- Born: 6 January 1919 Goulburn, New South Wales
- Died: 3 June 2009 (aged 90)
- Education: Moore Theological College
- Occupation: Cleric
- Spouse: Laurel (née Chapman)
- Parent(s): Horace Bingham and Eileen (née Dowling)
- Awards: Military Medal
- Website: geoffreybingham.com

= Geoffrey Bingham =

Australian writer and minister

Geoffrey Cyril Bingham, (6 January 1919 – 3 June 2009) was an Australian author and cleric in the Anglican Church of Australia.

Geoffrey Bingham was born in Goulburn, New South Wales.

He was awarded the Military Medal for service in Singapore before its fall in World War II, after which he was a prisoner of war at Changi Prison and Kranji Prison. His citation for the Member of the Order of Australia (2005) was "for service to the community through Christian ministry, encouraging cross-cultural theological education and as an author".

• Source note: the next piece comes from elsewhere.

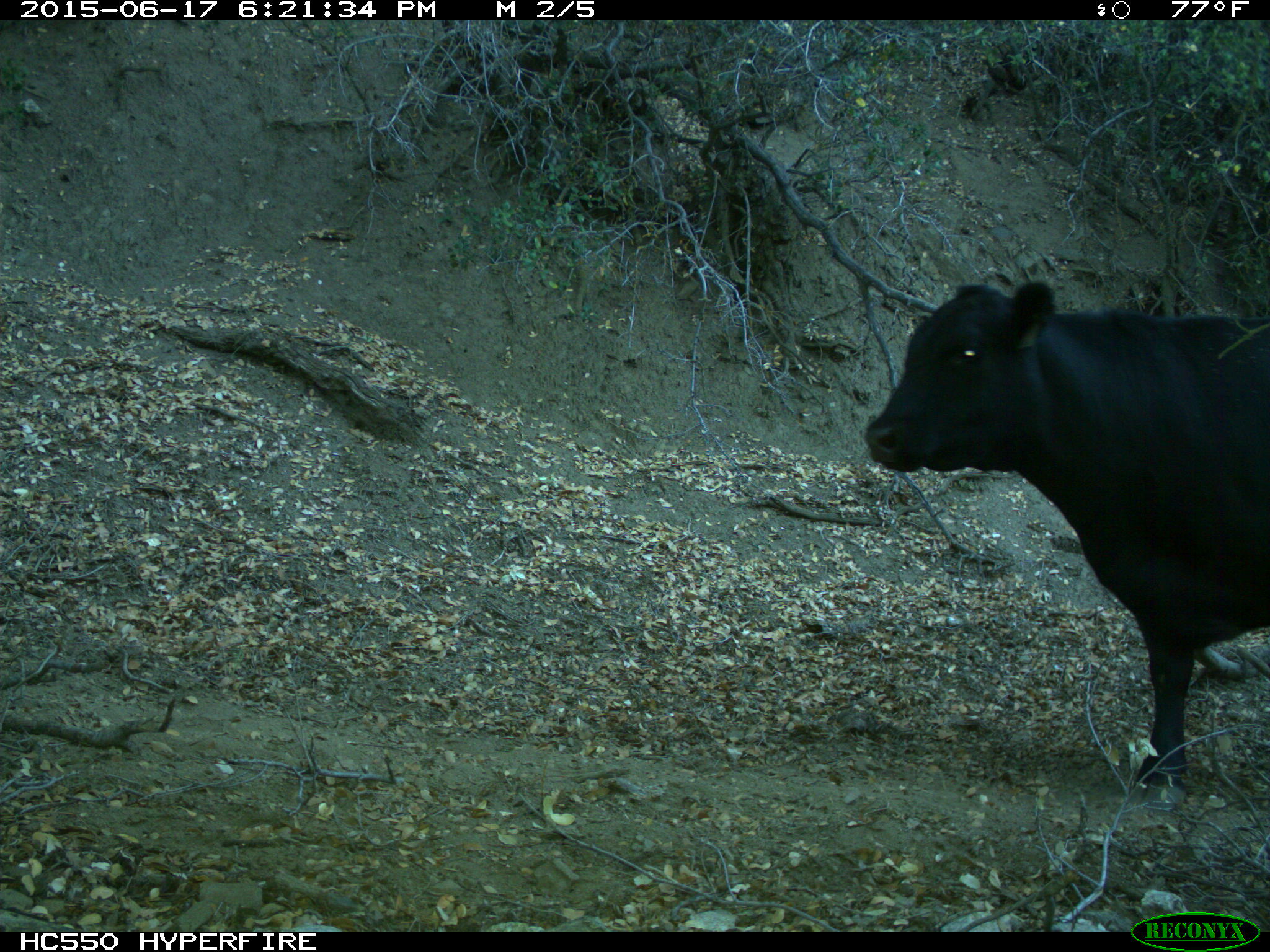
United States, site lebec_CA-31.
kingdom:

He trained at Moore Theological College, ministered at the Garrison Church in Sydney and then served as a missionary under the aegis of the Church Missionary Society (CMS) in Pakistan from 1957 to 1967, where he was founding principal of the Pakistan Bible Training Institute in Hyderabad, Pakistan. He was also one of the founding members of the Austral–Asian Christian Church (AACC).

From 1967 to 1973 he was principal of the Bible College of South Australia (then the Adelaide Bible Institute) after which he formed New Creation Publications (later New Creation Teaching Ministry).

Geoffrey was a gifted writer. Before the war he wrote short stories for The Bulletin. NCTM published close to 300 of his books, most of which were theological.